Somewhere along the line, people started scheduling me for events in conflict with other events. Why? My online visible calender was free and clear into eternity so obviously I have nothing going on at 2pm. Explaining not being able to be in three places at once got old fast.
So now I have an eye toward using the calendar "defensively". Here's when I usually come in, here's when I usually clock out, here's when I usually take lunch, here's that weekly meeting I have to attend for someone else's giggles, here's when I'm helping Jimmy with this thing, here's when Samantha is helping me with the other thing. You want a meeting? Now the calendar begins a negotiation.
I may or may not like it, but the tipping point has come and gone for me.
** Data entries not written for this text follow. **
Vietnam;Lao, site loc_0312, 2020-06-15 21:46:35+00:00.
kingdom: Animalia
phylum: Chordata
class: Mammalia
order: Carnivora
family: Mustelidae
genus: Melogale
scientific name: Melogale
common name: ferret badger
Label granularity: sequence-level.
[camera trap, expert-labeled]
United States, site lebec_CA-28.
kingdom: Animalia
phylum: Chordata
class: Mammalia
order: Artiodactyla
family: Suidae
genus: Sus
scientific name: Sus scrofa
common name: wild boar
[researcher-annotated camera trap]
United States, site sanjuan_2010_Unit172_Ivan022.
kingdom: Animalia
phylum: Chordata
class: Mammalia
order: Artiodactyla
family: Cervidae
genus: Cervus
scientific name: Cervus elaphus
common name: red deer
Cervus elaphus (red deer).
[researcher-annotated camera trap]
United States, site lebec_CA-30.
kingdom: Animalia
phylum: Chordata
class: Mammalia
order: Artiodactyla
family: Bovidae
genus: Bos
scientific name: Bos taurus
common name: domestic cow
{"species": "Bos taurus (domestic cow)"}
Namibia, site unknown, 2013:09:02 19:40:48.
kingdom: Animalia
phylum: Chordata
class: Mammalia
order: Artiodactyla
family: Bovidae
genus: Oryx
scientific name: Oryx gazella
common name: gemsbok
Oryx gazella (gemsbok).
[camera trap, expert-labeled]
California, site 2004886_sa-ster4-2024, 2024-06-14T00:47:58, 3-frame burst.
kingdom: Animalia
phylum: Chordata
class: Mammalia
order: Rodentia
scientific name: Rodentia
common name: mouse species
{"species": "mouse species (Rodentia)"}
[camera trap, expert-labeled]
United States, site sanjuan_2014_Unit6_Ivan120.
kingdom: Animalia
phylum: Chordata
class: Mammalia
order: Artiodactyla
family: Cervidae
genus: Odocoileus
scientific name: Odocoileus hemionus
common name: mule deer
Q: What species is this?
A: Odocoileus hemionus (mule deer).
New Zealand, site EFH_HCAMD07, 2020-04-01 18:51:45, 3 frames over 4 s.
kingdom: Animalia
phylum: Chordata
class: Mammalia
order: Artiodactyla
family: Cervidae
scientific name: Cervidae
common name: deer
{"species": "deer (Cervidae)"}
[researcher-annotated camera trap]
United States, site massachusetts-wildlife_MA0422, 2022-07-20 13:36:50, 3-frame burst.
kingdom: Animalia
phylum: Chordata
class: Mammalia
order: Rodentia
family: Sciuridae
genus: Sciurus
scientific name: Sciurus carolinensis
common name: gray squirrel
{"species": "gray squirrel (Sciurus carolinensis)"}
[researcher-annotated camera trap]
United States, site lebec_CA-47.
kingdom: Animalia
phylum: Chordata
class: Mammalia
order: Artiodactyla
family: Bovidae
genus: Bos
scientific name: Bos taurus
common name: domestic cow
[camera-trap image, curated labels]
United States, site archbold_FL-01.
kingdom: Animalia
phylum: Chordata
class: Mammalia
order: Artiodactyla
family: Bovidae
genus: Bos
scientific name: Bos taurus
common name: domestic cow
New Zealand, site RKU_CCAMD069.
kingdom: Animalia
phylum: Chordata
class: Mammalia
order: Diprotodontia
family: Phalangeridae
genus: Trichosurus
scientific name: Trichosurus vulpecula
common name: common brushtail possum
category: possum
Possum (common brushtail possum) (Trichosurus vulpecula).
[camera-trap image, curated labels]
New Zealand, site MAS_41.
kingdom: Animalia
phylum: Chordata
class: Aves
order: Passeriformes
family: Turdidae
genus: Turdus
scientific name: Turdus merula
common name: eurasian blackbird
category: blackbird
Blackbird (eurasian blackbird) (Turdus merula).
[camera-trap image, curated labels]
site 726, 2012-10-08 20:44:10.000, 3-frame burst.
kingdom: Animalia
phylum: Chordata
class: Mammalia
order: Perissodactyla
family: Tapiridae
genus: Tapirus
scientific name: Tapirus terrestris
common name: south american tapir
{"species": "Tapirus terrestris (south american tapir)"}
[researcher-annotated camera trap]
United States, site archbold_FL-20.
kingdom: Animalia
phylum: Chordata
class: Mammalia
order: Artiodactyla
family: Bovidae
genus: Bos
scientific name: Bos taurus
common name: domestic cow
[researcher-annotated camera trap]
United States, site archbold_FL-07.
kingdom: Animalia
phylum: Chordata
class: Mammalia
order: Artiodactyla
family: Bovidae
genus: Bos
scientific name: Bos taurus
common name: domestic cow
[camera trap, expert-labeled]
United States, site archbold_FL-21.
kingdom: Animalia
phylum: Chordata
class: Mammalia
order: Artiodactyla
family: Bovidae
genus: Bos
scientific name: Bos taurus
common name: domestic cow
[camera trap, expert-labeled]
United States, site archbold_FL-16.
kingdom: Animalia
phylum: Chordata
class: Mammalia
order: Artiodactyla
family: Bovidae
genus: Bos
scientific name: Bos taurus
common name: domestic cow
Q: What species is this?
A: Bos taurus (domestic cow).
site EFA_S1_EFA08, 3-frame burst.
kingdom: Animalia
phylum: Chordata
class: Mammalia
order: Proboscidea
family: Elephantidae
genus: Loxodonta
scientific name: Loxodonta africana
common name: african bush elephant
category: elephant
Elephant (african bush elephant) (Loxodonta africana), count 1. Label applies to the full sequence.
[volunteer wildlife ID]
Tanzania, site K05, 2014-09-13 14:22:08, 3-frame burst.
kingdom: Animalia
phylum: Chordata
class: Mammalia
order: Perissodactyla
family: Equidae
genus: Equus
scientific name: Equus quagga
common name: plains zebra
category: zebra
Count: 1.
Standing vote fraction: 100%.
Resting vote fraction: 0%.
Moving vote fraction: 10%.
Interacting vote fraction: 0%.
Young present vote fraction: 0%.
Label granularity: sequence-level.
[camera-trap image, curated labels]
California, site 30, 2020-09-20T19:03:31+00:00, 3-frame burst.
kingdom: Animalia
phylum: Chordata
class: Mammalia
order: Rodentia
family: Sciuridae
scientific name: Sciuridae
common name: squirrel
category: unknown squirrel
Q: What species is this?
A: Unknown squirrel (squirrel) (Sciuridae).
A public calendar is public. No different than how my Outlook calendar is setup organizationally. If you want items to be private, mark them as private. Otherwise if someone setup a blanket alert in my calendar, they’ll get alerted for what I want made public.
I suspect the difference here is that Google alleges thar screenshots of the calendar were taken and distributed outside the company. Viewing a shared calendar that happens to include private events that haven’t been marked private is one thing, but sharing screenshots of the same seems to be something different.
That’s why it’s ill advised to use company email for personal communication. Do it over telegram on your personal devices.